As much as I am surprised to say it, the Wikipedia article is actually pretty
good.

Here's an example from real life, of someone calling Roger Federer a mensch:
[http://www.sporttaco.com/rec.sport.tennis/Federer_still_one_...](http://www.sporttaco.com/rec.sport.tennis/Federer_still_one_to_beat_3895.html)

Here's a reference to Tom Valenti as a mensch:
[http://www.seriouseats.com/2008/09/tom-valenti-is-a-
mensch-s...](http://www.seriouseats.com/2008/09/tom-valenti-is-a-mensch-
standup-guy.html)

And here's one about Bill Murray:
<http://www.esquire.com/features/ESQ1204-DEC_MURRAY_rev_>

This latter one is instructive, as it contrasts Bill Murray with Mickey
Rourke, who the author refers to as a douchebag.

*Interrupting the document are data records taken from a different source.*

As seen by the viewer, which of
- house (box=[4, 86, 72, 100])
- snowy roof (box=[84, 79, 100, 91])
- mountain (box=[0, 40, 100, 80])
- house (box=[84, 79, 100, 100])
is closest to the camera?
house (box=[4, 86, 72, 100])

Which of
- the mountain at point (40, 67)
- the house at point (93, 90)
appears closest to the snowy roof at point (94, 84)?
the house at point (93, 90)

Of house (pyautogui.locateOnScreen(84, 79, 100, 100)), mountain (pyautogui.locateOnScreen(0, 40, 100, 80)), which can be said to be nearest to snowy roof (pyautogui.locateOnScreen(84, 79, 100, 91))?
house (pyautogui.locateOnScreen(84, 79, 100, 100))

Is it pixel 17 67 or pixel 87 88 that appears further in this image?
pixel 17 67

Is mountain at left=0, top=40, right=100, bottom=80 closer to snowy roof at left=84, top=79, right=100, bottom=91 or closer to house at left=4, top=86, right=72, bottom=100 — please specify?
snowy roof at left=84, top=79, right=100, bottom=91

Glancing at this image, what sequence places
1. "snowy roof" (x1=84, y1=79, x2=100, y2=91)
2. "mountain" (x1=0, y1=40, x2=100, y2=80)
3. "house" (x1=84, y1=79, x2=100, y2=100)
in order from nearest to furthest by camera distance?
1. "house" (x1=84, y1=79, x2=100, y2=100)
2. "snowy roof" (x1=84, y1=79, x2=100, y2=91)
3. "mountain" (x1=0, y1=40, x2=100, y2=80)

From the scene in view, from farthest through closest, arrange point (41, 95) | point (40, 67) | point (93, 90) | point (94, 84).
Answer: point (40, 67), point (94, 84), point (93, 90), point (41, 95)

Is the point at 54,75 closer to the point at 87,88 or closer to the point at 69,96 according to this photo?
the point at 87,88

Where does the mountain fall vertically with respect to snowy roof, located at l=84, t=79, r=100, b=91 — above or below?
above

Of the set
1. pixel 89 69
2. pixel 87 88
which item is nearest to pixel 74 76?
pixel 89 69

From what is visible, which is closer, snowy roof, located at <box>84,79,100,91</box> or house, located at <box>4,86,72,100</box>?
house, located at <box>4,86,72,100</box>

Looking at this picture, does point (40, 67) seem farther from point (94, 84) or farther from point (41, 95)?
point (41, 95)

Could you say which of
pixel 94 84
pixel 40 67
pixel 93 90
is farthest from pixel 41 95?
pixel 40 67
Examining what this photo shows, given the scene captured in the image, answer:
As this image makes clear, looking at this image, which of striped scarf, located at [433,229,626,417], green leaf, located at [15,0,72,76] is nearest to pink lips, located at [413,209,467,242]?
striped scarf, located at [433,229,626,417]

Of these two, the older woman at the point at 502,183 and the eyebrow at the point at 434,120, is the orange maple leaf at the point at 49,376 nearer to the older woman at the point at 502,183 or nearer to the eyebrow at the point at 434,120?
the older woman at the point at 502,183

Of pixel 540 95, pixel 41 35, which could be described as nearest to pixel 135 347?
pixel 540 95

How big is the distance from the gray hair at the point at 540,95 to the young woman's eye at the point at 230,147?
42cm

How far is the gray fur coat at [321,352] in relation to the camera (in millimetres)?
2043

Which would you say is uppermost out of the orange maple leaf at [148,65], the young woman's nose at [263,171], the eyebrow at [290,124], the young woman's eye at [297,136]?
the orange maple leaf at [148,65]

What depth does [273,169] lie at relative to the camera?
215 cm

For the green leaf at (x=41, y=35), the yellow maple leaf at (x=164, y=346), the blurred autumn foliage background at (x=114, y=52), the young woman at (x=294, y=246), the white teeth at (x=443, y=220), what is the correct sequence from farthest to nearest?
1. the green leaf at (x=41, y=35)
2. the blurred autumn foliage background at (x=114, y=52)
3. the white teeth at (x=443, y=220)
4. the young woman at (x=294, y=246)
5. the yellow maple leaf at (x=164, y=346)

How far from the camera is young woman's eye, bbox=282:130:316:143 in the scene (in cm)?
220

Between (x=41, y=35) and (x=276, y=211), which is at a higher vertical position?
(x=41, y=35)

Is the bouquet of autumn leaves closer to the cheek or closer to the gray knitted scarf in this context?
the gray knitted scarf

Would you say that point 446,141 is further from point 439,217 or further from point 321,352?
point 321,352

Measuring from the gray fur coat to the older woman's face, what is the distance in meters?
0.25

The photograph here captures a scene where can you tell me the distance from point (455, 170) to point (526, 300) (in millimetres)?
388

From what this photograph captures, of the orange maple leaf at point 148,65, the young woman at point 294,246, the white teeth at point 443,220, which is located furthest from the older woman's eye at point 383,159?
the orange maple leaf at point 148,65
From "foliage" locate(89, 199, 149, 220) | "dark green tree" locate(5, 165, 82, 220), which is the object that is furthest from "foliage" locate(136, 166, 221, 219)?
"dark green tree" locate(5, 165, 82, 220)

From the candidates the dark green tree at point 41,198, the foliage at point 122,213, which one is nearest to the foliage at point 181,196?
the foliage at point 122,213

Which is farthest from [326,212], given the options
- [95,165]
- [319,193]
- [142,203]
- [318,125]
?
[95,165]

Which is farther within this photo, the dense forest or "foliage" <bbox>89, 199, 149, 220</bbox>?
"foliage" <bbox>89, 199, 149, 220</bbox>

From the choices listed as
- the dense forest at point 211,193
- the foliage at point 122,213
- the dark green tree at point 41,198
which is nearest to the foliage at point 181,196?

And, perhaps this is as good a way as any to understand the usage of "mensch":
consider it the antonym to douchebag.

You know how there are some people that make you almost instinctively say to
yourself, _"Man, he's a real douche!"_? On the flip side, there are people of
whom you'll say _"What a mensch!"_

Does that help?

 _EDIT: fixed language_

------
kadavy
IMHO, pales in comparison to the address of his Steveness:
<http://www.youtube.com/watch?v=D1R-jKKp3NA>